What about tweet quality (sentiment analysis)?
I then tried some sentiment analysis using VADER, to see if The Algorithm was feeding me overly negative or positive content.
Interestingly, it seems to be pretty evenly distributed, maybe a little heavier on the positive side. I wonder if the Twitter algorithm takes sentiment into account when deciding what to show you, or if it’s just a natural distribution of popular tweets.
Who is today’s Main Character?
Then, I visualized the “Ratio”, i.e., the proportion of likes to replies, in order to spot controversial statements. Anything below the zero line has more replies than likes, which could be an indicator that it has fired people up enough to respond. (Hover over any dot below to read the tweet text.)
It seems like The Algorithm doesn’t optimize for showing me the deeply controversial tweets, but a few do sneak in there. Judging by the amount of orange below the line, apparently I follow some real rabble-rousers.
How do we fight The Algorithm?
So how do I interact with those 90 percent of people I chose to follow but never see? How do we win back our attention from the clutches of The Algorithm?
The short-term workaround I found was to create Lists of people I follow, divided up by subject/category: AI/ML, dataviz, UX designers, philosophy, artists, etc. Then I add those Lists as Tabs at the top of the screen. Those tabs seem to be purely chronological, bypassing The Algorithm and culling a lot of the cruft from people I don’t follow. I end up seeing content from people who never show up in my main feed. Of course, this only works in the Twitter app, and only for now.
To solve this issue longer term, and for other social networks governed by similar attention-capturing Algorithms, we need to rethink how these platforms are designed and built. Stephen Wolfram proposed to let people choose their own Algorithm: the social platforms could still host your data and provide the interface, but the way the data is aggregated, sorted, and displayed to you would be customized by pluggable algorithms. If any entity were allowed to create and share an algorithm, they could create an entire marketplace of algorithms, allowing for competition and choice in how you consume your content.

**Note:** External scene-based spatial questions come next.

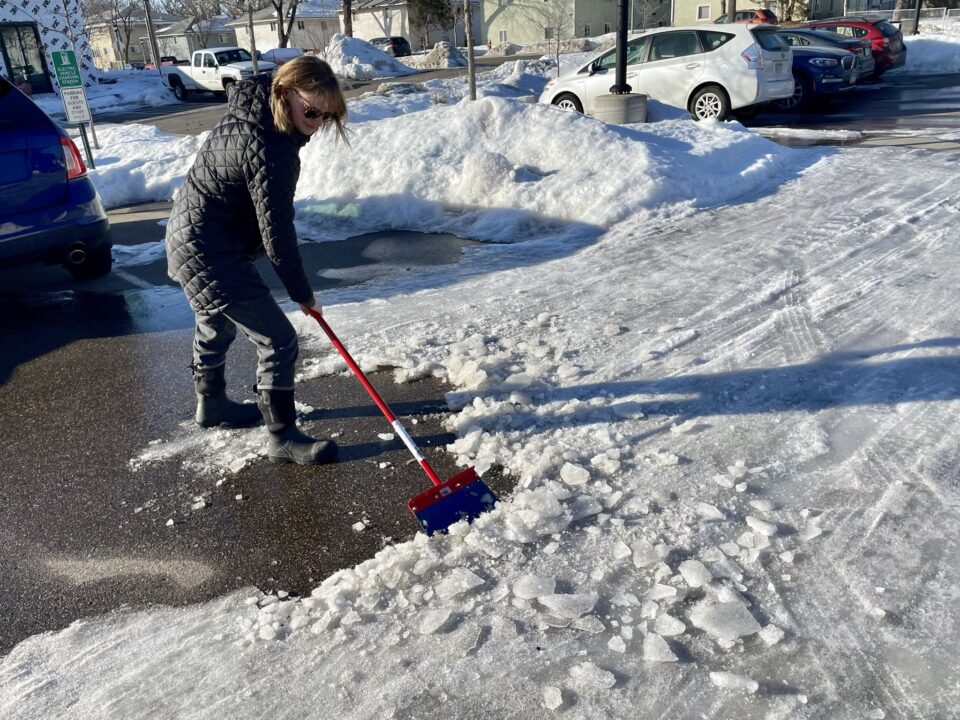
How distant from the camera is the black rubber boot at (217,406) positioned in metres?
3.70

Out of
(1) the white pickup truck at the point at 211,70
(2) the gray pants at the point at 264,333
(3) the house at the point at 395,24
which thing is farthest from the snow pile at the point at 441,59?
(2) the gray pants at the point at 264,333

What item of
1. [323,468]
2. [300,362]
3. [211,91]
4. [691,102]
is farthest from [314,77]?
[211,91]

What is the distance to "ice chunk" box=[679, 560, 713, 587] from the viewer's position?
2539 millimetres

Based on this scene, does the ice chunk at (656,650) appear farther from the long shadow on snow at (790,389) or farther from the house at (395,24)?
the house at (395,24)

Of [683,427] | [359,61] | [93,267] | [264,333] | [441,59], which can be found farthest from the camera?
[441,59]

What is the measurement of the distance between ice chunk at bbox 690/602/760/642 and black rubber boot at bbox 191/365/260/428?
2391 mm

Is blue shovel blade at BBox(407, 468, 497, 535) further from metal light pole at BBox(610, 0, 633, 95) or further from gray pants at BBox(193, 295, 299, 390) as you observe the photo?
metal light pole at BBox(610, 0, 633, 95)

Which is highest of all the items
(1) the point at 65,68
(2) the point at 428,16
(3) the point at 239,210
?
(2) the point at 428,16

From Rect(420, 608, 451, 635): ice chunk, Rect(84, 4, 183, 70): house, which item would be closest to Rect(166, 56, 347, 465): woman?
Rect(420, 608, 451, 635): ice chunk

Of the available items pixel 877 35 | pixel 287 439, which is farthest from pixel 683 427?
pixel 877 35

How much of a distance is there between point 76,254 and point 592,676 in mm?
4968

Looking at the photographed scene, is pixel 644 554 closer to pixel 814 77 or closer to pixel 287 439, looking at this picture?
pixel 287 439

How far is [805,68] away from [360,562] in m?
14.5

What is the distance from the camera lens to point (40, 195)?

What’s ironic is that I think Twitter’s CEO, Jack Dorsey, realized this, and split off part of Twitter’s brainpower to create a new social network called Blue Sky, which encompasses some of these ideas in a novel type of decentralized social network.
The other interesting thing emerging from web3 and decentralization is a move away from these types of algorithms that incentivize inflammatory race-to-the-bottom-style content creation, towards a model that supports creators and communities through more socialized funding and discovery. Some emerging coalitions like Channel are exploring new modes of content creation, distribution, and ownership, through NFT subscriptions, patron-models, RSS, etc.
Another approach, proposed by The Center for Humane Technology, is from the centralized, regulatory side: leverage 12 pressure points to change social network incentives–from internal design changes and oversight boards, to lawsuits and regulations that shift power towards the users of the networks instead of the shareholders of the company.
The way I see it, the centralized path via government regulation is a short-term fix which may be necessary given the amount of power our current societal structures allot to social media corporations, but the long-term fix is to put the power into the hands of each user instead—especially considering that centralized power structures are how we got into this mess in the first place. I’m eager to see what this new world of decentralization will bring us, and how it could afford us more agency in how we donate our attention and how we manage our privacy.
At the very least, maybe I’ll finally be able to see what my friends are posting.